ЗАДАЧИ ДЛЯ РЕШЕНИЯ:
**A.** Верните без изменений фрагмент отрывка об эренбурговском «нет» от «В не вошедшем» до «лишен трансцендентной духовности.».
**B.** Переведите на английский язык следующее предложение из отрывка: «Эренбурговское «нет» вроде бы близко к возвращению билета Богу у Ивана Карамазова, но по сути другое».

ОТРЫВОК:
--

В не вошедшем в это издание эпизоде беседы герой замечает: «Если же я назову имя еще одного гениального еврея — Альберта Эйнштейна, тоже преодолевшего земную физику Ньютона, то перед нами налицо две точки, а то и три, если вспомнить Библию, позволяющие провести прямую линию, на которой сразу располагаются творения еврейских мудрецов, их ряд позволяет уловить некоторую закономерность». Эта прямая линия может быть выражена этим словом «нет» по отношению к земному миру. Эренбурговское «нет» вроде бы близко к возвращению билета Богу у Ивана Карамазова, но по сути другое. Повторю: это «нет» отказывается и от благоустроенного миропорядка, если он лишен трансцендентной духовности.

--

БЛОК ДАННЫХ:

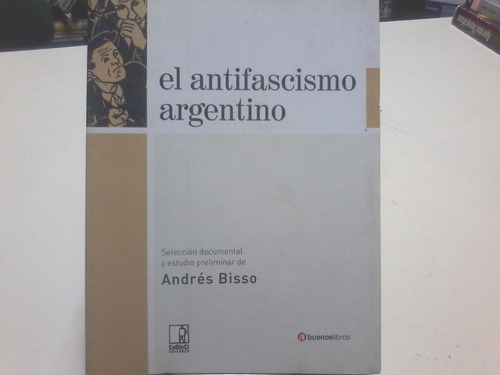 El Antifascismo Argentino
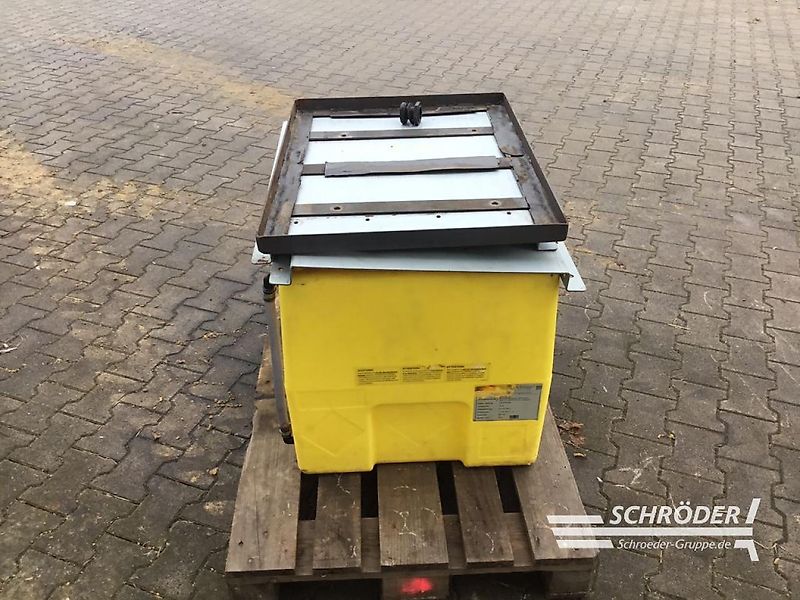 MOBILES BEWÄSSERUNGSSYSTEM BWS 30-PE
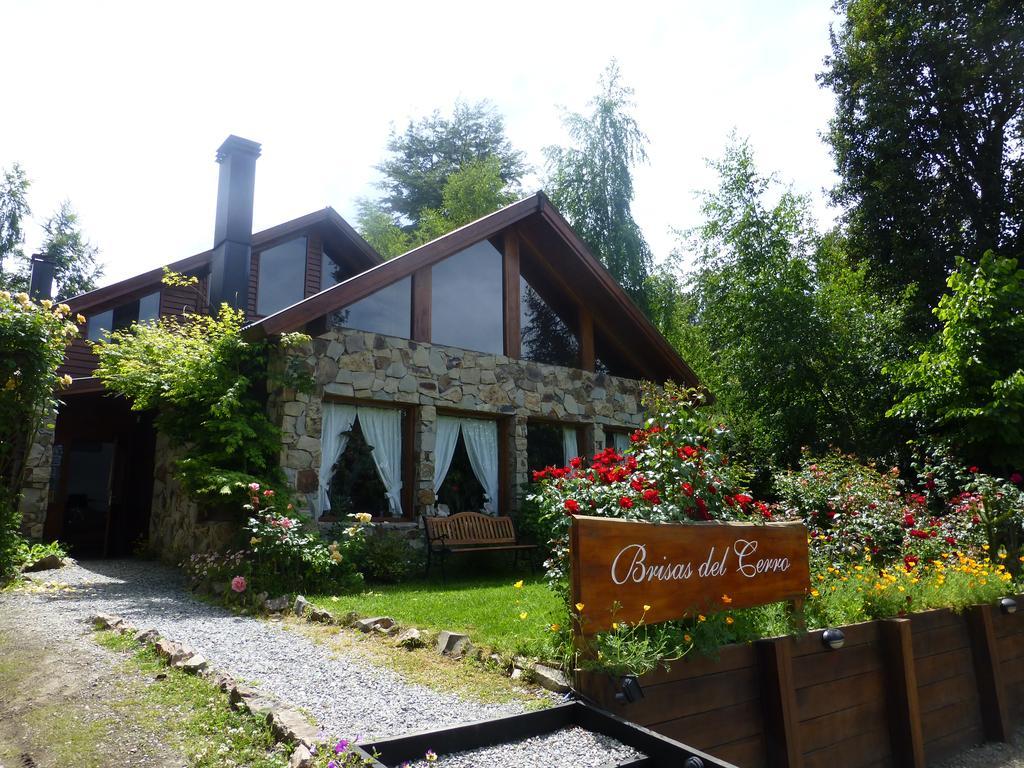 Hosteria Brisas Del Cerro Villa La Angostura Exterior photo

--

ПИСЬМЕННЫЕ ОТВЕТЫ:
**A.**
В не вошедшем в это издание эпизоде беседы герой замечает: «Если же я назову имя еще одного гениального еврея — Альберта Эйнштейна, тоже преодолевшего земную физику Ньютона, то перед нами налицо две точки, а то и три, если вспомнить Библию, позволяющие провести прямую линию, на которой сразу располагаются творения еврейских мудрецов, их ряд позволяет уловить некоторую закономерность». Эта прямая линия может быть выражена этим словом «нет» по отношению к земному миру. Эренбурговское «нет» вроде бы близко к возвращению билета Богу у Ивана Карамазова, но по сути другое. Повторю: это «нет» отказывается и от благоустроенного миропорядка, если он лишен трансцендентной духовности.

**B.** Ehrenburg's "no" seems close to Ivan Karamazov's returning his ticket to God, but in essence it is something different.